お店があるのは、タインミータイ街区(旧ビンタイン区)のフインマンダット (Huỳnh Mẫn Đạt) 通り。在住者にはお馴染みのファンビッチャン (Phạm Viết Chánh) 通りに隣接しています。

頭上には電線が絡み合う、いかにもベトナムらしいエリア。そんな雑多な街並みの中で、ひと際落ち着いた佇まいを見せるのがこちらの「絆寿司」。木格子の引き戸と白地の暖簾は、日本の鮨屋そのものの風格。

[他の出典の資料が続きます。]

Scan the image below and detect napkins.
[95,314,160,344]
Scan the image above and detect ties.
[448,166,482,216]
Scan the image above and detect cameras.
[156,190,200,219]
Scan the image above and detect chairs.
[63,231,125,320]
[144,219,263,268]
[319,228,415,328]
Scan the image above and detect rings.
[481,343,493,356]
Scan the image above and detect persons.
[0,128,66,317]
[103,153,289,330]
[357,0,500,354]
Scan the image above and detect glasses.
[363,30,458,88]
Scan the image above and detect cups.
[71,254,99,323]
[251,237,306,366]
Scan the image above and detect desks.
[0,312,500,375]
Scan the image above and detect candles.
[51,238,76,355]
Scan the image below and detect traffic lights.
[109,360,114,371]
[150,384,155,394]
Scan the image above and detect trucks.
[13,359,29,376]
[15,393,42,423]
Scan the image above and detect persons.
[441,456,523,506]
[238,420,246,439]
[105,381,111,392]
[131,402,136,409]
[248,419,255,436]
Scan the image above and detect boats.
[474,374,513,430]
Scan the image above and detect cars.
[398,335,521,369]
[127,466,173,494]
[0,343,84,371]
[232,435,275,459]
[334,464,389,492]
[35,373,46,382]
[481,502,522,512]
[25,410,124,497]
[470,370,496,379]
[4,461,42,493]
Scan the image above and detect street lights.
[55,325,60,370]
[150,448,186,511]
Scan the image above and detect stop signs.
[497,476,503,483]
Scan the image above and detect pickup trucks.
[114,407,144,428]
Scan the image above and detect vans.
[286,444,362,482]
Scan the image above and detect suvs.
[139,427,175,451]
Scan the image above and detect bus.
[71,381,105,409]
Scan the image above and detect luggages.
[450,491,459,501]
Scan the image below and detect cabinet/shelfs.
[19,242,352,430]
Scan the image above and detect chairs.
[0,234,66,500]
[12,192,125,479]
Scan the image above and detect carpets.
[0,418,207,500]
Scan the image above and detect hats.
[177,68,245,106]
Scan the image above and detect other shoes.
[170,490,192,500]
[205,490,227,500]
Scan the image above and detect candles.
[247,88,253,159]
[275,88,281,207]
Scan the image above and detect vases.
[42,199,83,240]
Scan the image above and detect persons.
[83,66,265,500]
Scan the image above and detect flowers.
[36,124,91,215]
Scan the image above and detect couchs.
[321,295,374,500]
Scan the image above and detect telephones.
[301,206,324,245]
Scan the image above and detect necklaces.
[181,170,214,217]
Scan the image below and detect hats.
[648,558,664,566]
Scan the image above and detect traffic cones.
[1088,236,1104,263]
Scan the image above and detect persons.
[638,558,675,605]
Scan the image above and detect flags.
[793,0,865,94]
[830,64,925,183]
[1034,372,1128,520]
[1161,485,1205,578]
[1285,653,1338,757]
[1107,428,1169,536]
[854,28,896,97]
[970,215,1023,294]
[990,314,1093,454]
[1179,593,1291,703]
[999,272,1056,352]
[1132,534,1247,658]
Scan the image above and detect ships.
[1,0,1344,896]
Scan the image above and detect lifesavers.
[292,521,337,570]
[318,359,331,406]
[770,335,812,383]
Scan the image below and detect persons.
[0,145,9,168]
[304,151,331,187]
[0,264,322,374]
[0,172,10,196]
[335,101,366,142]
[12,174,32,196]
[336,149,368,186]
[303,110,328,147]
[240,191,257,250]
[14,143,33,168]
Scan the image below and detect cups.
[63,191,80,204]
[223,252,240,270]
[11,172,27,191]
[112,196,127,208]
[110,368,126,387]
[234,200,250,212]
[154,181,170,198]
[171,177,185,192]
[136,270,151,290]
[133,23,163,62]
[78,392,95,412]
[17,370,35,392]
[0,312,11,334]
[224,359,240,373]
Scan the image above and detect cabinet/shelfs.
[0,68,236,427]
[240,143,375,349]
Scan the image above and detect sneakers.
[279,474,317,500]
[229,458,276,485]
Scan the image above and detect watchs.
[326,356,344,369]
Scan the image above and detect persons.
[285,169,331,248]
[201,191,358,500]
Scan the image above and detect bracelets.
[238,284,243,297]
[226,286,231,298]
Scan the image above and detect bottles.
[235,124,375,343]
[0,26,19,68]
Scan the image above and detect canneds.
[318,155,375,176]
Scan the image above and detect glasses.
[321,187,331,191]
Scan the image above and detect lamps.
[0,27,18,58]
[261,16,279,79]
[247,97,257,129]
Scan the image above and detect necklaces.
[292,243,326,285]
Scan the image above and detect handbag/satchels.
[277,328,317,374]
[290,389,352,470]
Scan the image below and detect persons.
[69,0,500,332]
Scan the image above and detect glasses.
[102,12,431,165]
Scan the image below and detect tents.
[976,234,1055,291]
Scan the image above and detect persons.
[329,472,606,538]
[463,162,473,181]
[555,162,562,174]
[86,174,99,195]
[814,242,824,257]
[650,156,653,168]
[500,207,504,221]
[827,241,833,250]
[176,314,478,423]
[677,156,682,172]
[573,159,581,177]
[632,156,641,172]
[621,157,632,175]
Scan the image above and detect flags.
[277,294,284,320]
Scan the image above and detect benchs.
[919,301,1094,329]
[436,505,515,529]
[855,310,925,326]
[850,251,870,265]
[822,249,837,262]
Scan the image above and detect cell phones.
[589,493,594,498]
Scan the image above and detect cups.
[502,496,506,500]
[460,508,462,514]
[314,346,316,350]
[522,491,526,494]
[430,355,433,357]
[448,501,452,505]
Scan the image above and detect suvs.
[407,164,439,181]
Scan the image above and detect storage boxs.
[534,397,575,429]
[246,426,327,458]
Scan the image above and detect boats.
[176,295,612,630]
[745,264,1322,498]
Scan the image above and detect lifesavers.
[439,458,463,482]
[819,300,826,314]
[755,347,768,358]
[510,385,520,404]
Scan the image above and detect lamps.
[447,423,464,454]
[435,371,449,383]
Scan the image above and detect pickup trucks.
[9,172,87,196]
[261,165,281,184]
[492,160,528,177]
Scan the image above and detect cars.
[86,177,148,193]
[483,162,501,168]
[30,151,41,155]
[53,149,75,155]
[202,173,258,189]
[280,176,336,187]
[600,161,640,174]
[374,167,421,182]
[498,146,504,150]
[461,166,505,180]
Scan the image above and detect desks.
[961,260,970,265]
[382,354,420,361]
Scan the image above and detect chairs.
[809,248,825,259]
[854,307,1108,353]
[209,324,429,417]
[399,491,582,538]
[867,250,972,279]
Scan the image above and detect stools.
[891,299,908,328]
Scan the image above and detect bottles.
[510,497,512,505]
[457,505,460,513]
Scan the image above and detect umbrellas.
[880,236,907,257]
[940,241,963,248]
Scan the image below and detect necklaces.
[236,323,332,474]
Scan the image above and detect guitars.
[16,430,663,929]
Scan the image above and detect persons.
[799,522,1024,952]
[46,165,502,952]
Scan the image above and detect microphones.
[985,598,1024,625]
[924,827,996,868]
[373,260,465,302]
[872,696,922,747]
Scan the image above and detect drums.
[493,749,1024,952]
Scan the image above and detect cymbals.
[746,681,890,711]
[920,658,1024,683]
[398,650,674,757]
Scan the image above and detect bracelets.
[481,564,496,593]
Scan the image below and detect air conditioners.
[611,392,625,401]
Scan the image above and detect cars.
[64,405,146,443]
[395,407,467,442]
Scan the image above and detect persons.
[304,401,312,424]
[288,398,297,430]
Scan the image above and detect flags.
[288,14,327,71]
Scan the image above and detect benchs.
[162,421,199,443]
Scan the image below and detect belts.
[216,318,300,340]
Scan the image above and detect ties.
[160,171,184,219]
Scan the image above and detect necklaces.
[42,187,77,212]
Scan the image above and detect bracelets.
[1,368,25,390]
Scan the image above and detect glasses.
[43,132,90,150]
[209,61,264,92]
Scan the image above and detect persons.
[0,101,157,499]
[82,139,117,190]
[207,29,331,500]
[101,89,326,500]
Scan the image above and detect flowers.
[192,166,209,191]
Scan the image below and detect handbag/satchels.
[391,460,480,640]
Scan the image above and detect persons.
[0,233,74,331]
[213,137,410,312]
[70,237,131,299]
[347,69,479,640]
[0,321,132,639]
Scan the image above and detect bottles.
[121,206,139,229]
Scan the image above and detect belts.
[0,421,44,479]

店内は一転して、外の喧騒を忘れさせる静謐な空間。美しく磨かれた白木のカウンターが広がり、照明が職人の手元をドラマチックに照らし出しています。一貫一貫が握られる緊張感と期待感をダイレクトに楽しめる、まさにオトナのための隠れ家!

ちなみに、2階にも客席があります。お手洗いも2階なのですが、まさかのウォシュレット完備で感動した。

カウンターで腕を振るうオーナー大将は、東京・銀座の江戸前寿司や、押し寿司の老舗である大阪「小鯛雀鮨すし萬」で修行を積んだ、確かな技術の持ち主。ベトナムの前は、中国・大連でもお店を出していたそうな。

お店の理念は「日本の技術で現地の魚を本格寿司に」。繋がりのある漁師から仕入れる鮮魚は、日本産を超える味わいになることもあるのだとか。

驚愕!「おまかせ握りコース」の紹介

今回は、「ランチおまかせ握りコース」で事前に予約をしておりました。何がすごいって、コースを完走した後に、お気に入りのネタを最後にもう一回だけリピートできる「お代わり」付きの制度なのです(※食べ放題では無いのでそこのところ勘違い無きよう)。

ランチおまかせ握りコース

  • 価格:650,000ドン
  • 内容:寿司12貫 + お代わり
  • 制限時間:お代わり制限45分、在席60分(最終入店13時)

ディナーおまかせ握りコース

  • 価格:1,500,000ドン
  • 内容:寿司15貫 + お代わり
  • 制限時間:お代わり制限60分、在籍90分(最終入店21時)

ドリンク類も充実しており、日本酒は300mlボトルから用意され、響やイチローズモルトといった希少なウイスキー、さらには日本ワインまで揃っています。ボトルの持ち込みもチャージなしでOKとのこと。

感動の12貫&至福のお代わり

前述の通り、今回はランチコースを堪能。目の前で繰り広げられる大将の手捌きに見惚れるばかりです。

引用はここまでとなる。